Developing devices that allow subcutaneous infusion of a drug over longer periods of time – from several minutes to over an hour – is another approach. In the US, electronic pumps are an increasingly common means of accurately treating type 1 diabetes; however, these pumps are too complex and expensive for biologics delivery, where the infusion rate is not critical. Wearable, mechanical patch pump alternatives are being developed by a number of companies, such as Valeritas.
Needle-free devices transport drugs through the skin using pressure generated by a spring or the release of a gas. These devices offer the potential to rapidly deliver high-viscosity drugs to needle-phobic patients.
Another challenge for some biologics is the rapid removal of the drug from systemic circulation, which means they must be delivered more regularly, reducing adherence. Formulation technologies are in development to address this; for example, MedinCell has a biodegradable polymer depot for the subcutaneous delivery of peptides, small molecules and biologics that extends the effect of drugs post-injection while minimising manufacturing costs.
While evidence suggests that less frequent dosage regimens can improve adherence, obtaining the scientifically rigorous data that will convince payers to adopt these innovations is not easy.
New routes of administration
Other routes of administration for biologics, such as pulmonary delivery, have faced difficulties. Pfizer withdrew its approved inhaled insulin Exubera from the market 18 months after registration for commercial reasons – a setback for the inhaled biologics route. The potential 2013 approval of Mannkind’s similar inhaled insulin product Afrezza, and the recent review panel backing for Alexza’s inhaled schizophrenia and bipolar mania treatment Adasuve, however, are promising.
Oral delivery remains the holy – if somewhat elusive – grail of biologics, but there are companies chasing this difficult goal. Merrion Pharmaceuticals’ gastrointestinal permeation enhancement technology, for instance, allows oral delivery of large molecules such as proteins, and Entrega, formed by Enlight Biosciences in partnership with major pharma firms, is using its spatially directed proprietary drug delivery platform to create orally bioavailable formulations of many biologic drugs.
Biopharma: responding to changing needs
Many companies do not have the internal capabilities – or inclination -to develop a specific device. In these cases, they look externally for an existing device that, with some modification, would create the desired marketplace differentiation, but this is a complex process.

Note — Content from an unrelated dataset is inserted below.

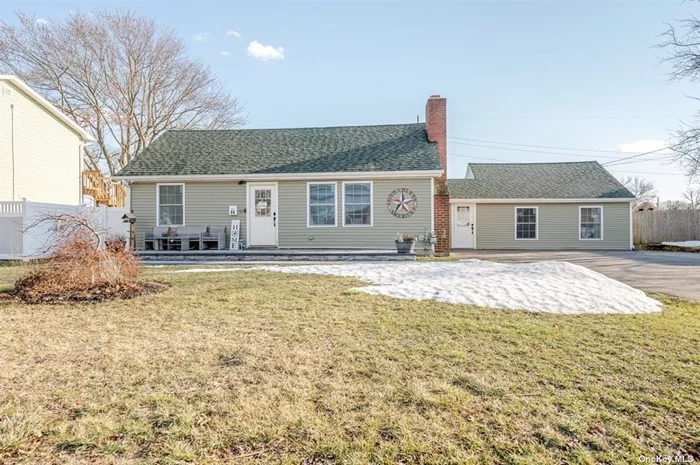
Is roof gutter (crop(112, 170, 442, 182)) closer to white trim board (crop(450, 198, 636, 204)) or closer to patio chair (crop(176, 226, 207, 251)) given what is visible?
patio chair (crop(176, 226, 207, 251))

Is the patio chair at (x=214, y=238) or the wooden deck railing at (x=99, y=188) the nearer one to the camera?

A growing number of device manufacturers offer biopharma companies access to ‘platform technology’ with the benefits of proven device development and manufacturing experience, and established IP. These outsourced technologies potentially allow adoption of the to-be-marketed device later in the clinical development process, or enable a relatively straightforward lifecycle switch for an already marketed drug. Other biopharma companies are strengthening their in-house device development capabilities. In either case, it is key that market and user needs are understood, and that the biopharma company is capable of orchestrating the overall drug-device combination development.
To be successful, companies need to recognise where different delivery systems can play a role in improving the patient experience and ensuring competitiveness. As is already the case for some drugs, it will be the drug-device combination – not the drug alone – that will increasingly define the attractiveness of the product both to users and payers.